BEGIN MATERIAL FOR THE TASK
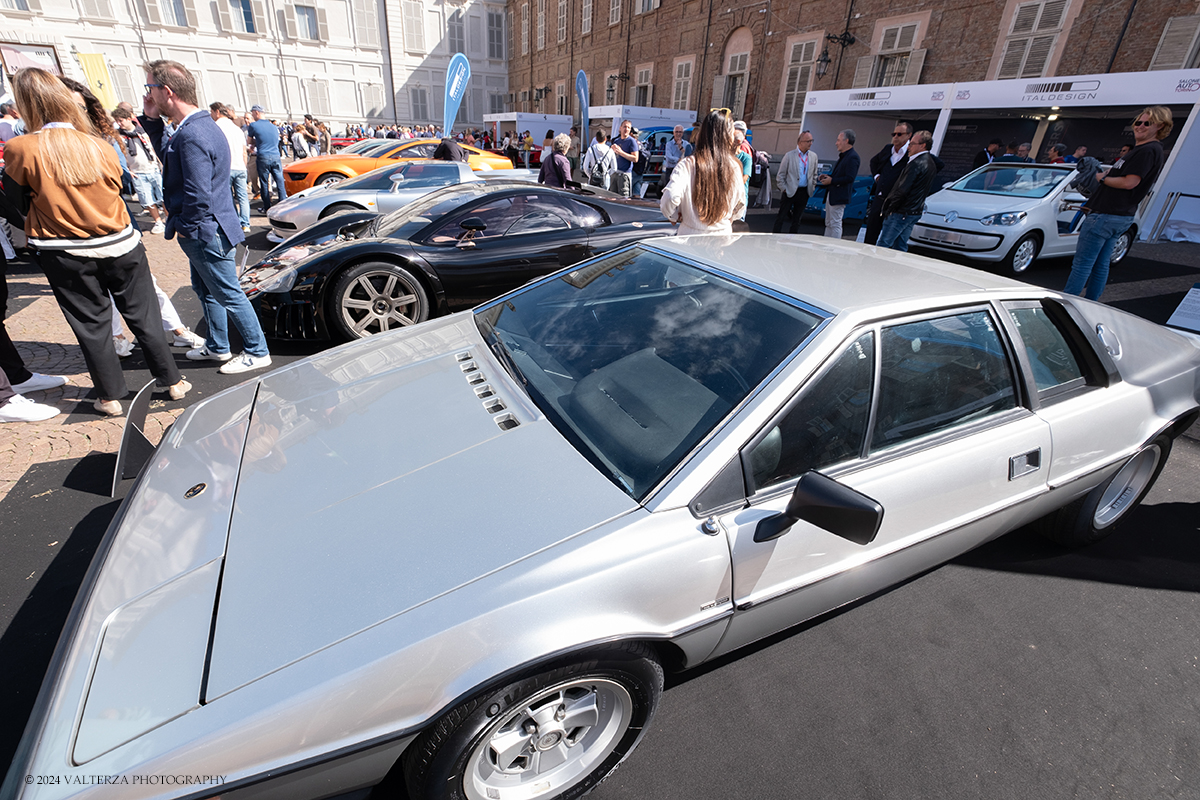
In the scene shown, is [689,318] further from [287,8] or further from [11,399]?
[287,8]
END MATERIAL FOR THE TASK
BEGIN MATERIAL FOR THE TASK
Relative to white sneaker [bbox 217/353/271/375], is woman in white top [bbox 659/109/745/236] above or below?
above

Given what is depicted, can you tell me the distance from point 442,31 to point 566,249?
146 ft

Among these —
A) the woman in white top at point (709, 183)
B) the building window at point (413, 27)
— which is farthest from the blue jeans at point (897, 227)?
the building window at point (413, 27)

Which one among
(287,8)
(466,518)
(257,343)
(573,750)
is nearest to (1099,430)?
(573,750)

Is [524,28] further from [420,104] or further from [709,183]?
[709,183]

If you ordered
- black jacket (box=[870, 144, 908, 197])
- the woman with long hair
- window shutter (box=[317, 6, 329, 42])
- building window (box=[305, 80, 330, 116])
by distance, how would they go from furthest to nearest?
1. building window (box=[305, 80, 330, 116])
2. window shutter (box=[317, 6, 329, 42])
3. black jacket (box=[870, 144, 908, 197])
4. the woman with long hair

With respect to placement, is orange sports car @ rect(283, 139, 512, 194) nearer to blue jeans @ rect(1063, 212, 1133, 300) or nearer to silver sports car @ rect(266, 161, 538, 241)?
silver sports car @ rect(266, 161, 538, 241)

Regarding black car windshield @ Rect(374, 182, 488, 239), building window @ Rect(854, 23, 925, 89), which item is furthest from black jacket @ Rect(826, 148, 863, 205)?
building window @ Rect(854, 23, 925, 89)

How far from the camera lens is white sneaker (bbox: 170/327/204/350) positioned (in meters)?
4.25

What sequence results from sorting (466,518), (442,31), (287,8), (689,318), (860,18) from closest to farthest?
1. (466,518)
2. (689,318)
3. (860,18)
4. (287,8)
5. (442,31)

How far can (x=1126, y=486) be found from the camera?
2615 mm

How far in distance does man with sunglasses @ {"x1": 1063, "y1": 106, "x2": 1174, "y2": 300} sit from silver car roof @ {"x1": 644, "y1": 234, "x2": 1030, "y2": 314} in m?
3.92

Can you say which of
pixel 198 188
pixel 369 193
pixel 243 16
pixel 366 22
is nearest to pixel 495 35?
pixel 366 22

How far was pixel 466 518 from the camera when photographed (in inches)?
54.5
END MATERIAL FOR THE TASK
## OBJECTIVE
Gather every line of the entries above that contains the word "window" and copy each one in full.

## TASK SOLUTION
B) the building window at point (413, 27)
the building window at point (413, 27)
- window shutter (box=[317, 6, 329, 42])
- building window (box=[305, 80, 330, 116])
1. building window (box=[305, 80, 330, 116])
2. window shutter (box=[317, 6, 329, 42])
Regarding black car windshield @ Rect(374, 182, 488, 239), building window @ Rect(854, 23, 925, 89), which item is furthest from black jacket @ Rect(826, 148, 863, 205)?
building window @ Rect(854, 23, 925, 89)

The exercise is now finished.